Here is how I extract the GpuMat mat and blur it:

static GstFlowReturn blur_frame (GpuBlurPure * gpublurpure, NvBufSurface *input_buf, gint idx){
    static guint src_width = GST_ROUND_UP_2((unsigned int)gpublurpure->video_info.width);
    static guint src_height = GST_ROUND_UP_2((unsigned int)(gint)gpublurpure->video_info.height);

    /* Prepare for getting the frame using egl. */
    NvBufSurfaceMapEglImage (input_buf, 0);

    CUresult status;
    CUeglFrame eglFrame;
    CUgraphicsResource pResource = NULL;

    /* The intermediate buffer has only one frame. Hence the index is 0 */
    status = cuGraphicsEGLRegisterImage(&pResource,

    status = cuGraphicsResourceGetMappedEglFrame(&eglFrame, pResource, 0, 0);
    status = cuCtxSynchronize();

    /* Get the GPU mat from intermediate buffer's eglframe */
    cv::cuda::GpuMat d_mat(src_height, src_width, CV_8UC4, eglFrame.frame.pPitch[0]);
    /* Process the Mat or make changes to it.*/
    auto single_start = std::chrono::high_resolution_clock::now();
    gpublurpure->filter->apply (d_mat, d_mat);
    auto single_stop = std::chrono::high_resolution_clock::now();
    // The time difference here is about 0.016 seconds! 

    status = cuCtxSynchronize();
    status = cuGraphicsUnregisterResource(pResource);

    /* Destroy the EGLImage */
    NvBufSurfaceUnMapEglImage (input_buf, 0);

  auto duration = std::chrono::duration_cast<std::chrono::nanoseconds>(single_stop - single_start);
  float gpu_process_time = 1 / (duration.count() * 1E-9);
  std::cout<<"FPS: "<<gpu_process_time<<std::endl;
  std::cout<<"TIME: "<<duration.count() * 1E-9<<std::endl;
  return GST_FLOW_OK;

Here is how the blur_frame function is being called (in the transfrom_ip() function):

  batch_meta = gst_buffer_get_nvds_batch_meta (inbuf);

  guint i = 0;
  for (l_frame = batch_meta->frame_meta_list; l_frame != NULL;
      l_frame = l_frame->next){

      /* Blur the frame */
      blur_frame (gpublurpure, surface, i);

Here is a sample pipeline that works:

gst-launch-1.0 uridecodebin uri=file:///opt/nvidia/deepstream/deepstream-5.1/samples/streams/sample_720p.h264 ! \
m.sink_0 nvstreammux name=m batch-size=1 width=1280 height=720 ! nvvideoconvert ! \
"video/x-raw(memory:NVMM),format=RGBA" ! gpublurpure ! nvvideoconvert ! x264enc ! filesink location=blurry.h264

cv::cuda::GpuMat is not provided by Nvidia.
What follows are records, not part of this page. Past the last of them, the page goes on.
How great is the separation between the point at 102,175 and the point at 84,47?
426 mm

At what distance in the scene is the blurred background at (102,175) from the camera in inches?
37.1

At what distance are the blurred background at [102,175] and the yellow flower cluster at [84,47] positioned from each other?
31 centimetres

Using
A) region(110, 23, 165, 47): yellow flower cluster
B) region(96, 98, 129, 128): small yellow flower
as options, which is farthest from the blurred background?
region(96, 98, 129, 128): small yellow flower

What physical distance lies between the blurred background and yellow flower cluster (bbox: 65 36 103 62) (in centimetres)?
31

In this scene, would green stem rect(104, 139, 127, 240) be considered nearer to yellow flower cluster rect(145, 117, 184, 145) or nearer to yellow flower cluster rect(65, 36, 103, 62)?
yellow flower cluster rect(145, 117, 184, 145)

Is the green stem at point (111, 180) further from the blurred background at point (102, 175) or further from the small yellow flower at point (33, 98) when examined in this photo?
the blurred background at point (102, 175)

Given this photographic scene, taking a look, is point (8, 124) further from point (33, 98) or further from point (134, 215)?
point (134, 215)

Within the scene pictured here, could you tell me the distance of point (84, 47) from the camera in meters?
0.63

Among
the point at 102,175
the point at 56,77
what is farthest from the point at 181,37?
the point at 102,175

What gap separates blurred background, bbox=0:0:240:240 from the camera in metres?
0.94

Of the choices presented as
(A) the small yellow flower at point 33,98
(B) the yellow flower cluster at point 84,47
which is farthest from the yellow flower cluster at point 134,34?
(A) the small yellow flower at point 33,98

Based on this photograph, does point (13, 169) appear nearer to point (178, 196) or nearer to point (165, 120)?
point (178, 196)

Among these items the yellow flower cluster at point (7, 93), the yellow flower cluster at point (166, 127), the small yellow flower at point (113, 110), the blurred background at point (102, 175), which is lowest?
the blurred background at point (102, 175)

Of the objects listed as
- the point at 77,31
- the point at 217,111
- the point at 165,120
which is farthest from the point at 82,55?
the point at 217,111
We don’t know the performance of it.

What is the performance of the pipeline without gpublurpure plugin?

As you can see, I am not measuring the entire pipeline delay. I am just measuring this line. Applying a filter on GPU mat.
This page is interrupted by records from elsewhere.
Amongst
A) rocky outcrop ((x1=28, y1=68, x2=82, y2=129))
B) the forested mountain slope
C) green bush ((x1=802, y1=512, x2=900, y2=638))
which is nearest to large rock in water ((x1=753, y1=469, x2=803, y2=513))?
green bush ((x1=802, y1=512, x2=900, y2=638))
My question is that why it is about 5 times slower when I do this in a deepstream plugin.

We don’t know what happened inside the code, it is implemented by you.

The code is an exactly copy of gstdsexample.cpp in the SDK. The only thing that I have added is the GpuMat section where I read the frame from the buffer (with EglImage) and blur it. I have provided the code for this part in my original post. I implemented this part according to Nvidia’s suggestion here.
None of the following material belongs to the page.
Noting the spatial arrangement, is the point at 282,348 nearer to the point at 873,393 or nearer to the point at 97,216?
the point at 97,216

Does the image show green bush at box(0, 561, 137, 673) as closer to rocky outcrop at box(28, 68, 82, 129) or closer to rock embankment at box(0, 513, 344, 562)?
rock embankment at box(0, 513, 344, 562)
All I am asking is that why the blurring is being done so slow! It is supposed to be done in GPU (since we have a GpuMat). But, it is 5 times slower than it should be!

Please run sudo nvpmodel -m 0 and sudo jetson_clocks. The commands are to run GPU at max clock and should bring performance improvement.

Thank you DaneLLL. I will definitely try these.
But on a normal code outside deepstream framework, where I read an image, upload it into GpuMat, and then blurred it, the blur part runs 5 times faster, compared to when I do the same blurring on GpuMat from EGL in deepstream.
I searched for any documentation of how exactly does the EGL part give the GpuMat. Does it, for instance, map a memory address for GPU?
Since this GpuMat extraction is the core of the applications I am about to develop, I really need to know where does this overhead from EGL come from.


Please check if you put blur_frame() in this for loop:

    for (l_frame = batch_meta->frame_meta_list; l_frame != NULL;
      l_frame = l_frame->next)

This is executed per detected object number. So one frame may be done for multiple times. If you put the function in the for loop, please move it out to do only one time for each frame.